— Start Exercise data —

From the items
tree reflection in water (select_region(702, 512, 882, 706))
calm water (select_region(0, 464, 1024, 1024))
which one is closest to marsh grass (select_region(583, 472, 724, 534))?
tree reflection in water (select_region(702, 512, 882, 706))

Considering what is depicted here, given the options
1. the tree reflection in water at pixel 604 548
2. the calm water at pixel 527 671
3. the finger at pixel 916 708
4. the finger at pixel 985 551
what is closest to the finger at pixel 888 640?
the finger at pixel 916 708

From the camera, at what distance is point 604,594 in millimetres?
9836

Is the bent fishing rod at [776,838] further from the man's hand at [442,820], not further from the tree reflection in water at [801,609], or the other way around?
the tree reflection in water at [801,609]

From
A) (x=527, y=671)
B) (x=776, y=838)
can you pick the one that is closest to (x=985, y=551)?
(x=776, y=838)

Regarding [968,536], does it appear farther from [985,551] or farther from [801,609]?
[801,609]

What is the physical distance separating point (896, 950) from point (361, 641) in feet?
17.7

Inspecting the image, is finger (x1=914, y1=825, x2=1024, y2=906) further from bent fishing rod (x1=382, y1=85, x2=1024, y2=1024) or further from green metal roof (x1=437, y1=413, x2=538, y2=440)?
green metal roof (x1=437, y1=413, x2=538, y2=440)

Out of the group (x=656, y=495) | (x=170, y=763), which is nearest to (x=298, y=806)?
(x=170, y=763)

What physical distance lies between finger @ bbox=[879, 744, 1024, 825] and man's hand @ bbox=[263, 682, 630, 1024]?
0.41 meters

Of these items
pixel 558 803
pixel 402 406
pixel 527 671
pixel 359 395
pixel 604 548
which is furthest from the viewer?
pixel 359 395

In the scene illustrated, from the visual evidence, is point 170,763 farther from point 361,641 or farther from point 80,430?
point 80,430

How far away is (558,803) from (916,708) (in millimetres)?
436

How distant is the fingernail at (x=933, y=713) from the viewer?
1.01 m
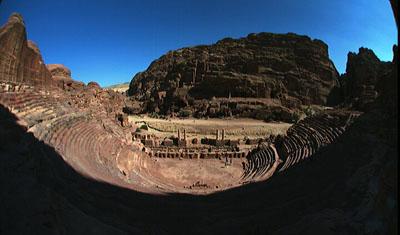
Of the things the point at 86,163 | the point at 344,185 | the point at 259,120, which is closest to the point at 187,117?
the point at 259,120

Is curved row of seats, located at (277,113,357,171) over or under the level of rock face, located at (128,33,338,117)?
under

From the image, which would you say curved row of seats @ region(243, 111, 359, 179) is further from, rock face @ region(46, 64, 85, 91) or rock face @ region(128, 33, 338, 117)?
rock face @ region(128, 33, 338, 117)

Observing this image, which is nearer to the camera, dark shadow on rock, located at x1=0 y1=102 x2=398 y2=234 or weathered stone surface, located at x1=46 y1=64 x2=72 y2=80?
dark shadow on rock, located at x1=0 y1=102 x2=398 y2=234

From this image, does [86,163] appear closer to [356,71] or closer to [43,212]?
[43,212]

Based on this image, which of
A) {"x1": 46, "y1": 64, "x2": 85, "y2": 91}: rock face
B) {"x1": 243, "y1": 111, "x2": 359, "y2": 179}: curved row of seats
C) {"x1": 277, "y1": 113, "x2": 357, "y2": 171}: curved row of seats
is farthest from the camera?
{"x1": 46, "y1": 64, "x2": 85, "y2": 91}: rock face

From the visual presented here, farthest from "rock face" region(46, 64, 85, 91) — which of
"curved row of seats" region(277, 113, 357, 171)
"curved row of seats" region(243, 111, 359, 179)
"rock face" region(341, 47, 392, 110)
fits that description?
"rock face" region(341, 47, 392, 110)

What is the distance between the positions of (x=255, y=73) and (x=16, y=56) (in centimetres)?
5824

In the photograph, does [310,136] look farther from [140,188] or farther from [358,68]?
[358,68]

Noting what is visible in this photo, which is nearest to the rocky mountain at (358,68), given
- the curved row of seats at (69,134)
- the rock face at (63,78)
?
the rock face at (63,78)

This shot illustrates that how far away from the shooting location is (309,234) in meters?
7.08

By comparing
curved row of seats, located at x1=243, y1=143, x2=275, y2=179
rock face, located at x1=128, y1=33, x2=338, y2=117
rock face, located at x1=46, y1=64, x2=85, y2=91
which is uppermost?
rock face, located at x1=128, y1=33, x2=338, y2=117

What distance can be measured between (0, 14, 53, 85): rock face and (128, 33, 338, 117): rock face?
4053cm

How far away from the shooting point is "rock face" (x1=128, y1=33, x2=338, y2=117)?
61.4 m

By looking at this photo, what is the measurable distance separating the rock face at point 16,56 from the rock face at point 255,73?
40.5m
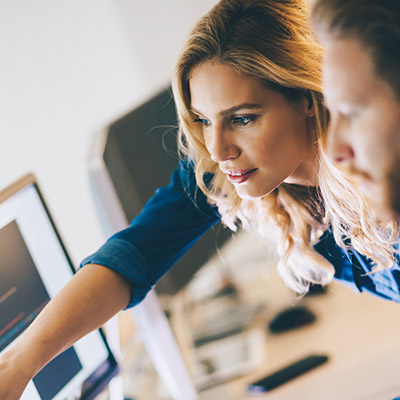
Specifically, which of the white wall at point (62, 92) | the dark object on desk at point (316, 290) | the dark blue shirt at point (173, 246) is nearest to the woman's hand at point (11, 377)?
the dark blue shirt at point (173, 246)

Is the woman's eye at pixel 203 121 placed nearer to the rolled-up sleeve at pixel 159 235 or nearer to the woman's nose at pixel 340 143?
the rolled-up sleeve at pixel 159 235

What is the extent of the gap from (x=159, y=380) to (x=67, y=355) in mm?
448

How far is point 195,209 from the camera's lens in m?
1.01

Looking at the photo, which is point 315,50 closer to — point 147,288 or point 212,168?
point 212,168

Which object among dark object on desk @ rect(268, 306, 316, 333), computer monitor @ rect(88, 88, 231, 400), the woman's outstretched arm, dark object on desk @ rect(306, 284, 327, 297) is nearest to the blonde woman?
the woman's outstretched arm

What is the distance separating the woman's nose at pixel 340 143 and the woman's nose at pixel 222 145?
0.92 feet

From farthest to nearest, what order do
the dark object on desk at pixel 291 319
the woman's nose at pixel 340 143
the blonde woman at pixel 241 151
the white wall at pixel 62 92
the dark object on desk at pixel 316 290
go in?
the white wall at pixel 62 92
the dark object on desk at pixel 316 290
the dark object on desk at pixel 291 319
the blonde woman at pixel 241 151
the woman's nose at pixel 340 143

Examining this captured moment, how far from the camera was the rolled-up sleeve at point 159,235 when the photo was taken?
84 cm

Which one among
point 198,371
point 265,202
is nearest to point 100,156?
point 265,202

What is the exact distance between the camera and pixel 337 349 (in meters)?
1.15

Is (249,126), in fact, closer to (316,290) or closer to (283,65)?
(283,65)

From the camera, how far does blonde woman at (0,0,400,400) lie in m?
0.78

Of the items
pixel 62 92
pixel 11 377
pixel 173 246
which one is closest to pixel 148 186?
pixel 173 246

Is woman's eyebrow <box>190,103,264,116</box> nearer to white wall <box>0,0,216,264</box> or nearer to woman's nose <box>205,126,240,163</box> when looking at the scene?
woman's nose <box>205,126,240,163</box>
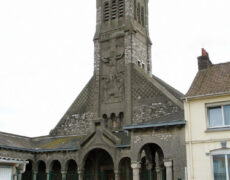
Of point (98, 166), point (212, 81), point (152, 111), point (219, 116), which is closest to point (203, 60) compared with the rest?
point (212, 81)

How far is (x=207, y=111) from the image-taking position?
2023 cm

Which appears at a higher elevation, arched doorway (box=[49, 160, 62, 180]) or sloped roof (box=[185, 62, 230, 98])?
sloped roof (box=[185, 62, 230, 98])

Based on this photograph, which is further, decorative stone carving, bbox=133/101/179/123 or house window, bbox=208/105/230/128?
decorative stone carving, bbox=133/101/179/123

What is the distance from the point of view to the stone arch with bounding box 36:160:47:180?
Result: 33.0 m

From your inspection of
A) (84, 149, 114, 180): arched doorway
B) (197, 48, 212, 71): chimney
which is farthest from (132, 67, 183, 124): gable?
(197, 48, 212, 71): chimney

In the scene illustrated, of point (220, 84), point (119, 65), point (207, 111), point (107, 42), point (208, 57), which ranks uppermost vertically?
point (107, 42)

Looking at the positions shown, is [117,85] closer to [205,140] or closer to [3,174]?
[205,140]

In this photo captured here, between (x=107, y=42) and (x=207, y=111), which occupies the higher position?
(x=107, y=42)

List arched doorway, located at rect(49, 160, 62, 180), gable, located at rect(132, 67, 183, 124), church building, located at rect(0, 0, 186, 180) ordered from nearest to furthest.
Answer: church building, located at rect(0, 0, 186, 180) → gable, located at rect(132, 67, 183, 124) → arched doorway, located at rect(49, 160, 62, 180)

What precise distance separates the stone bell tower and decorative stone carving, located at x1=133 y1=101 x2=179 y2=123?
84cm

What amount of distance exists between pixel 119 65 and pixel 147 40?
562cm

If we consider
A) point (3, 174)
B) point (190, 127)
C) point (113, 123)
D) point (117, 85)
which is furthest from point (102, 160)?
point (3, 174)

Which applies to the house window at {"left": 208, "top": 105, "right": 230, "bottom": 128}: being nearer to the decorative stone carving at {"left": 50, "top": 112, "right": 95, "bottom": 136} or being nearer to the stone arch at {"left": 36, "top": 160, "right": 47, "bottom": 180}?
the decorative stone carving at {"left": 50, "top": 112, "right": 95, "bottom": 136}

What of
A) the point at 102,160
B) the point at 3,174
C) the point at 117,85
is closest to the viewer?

— End Exercise data —

* [Set problem] Please return everything in the records above from the line that contains "Which appears at" down to the line that contains "Result: 33.0 m", both included, reproducing each line exactly.

* [Complete response]
Which appears at a higher elevation, arched doorway (box=[49, 160, 62, 180]) or sloped roof (box=[185, 62, 230, 98])?
sloped roof (box=[185, 62, 230, 98])

Based on this photograph, which is further, decorative stone carving, bbox=133/101/179/123 or house window, bbox=208/105/230/128?
decorative stone carving, bbox=133/101/179/123

What is the distance from the point of view to the stone arch with bounding box 36:160:47:180?
Result: 33.0 m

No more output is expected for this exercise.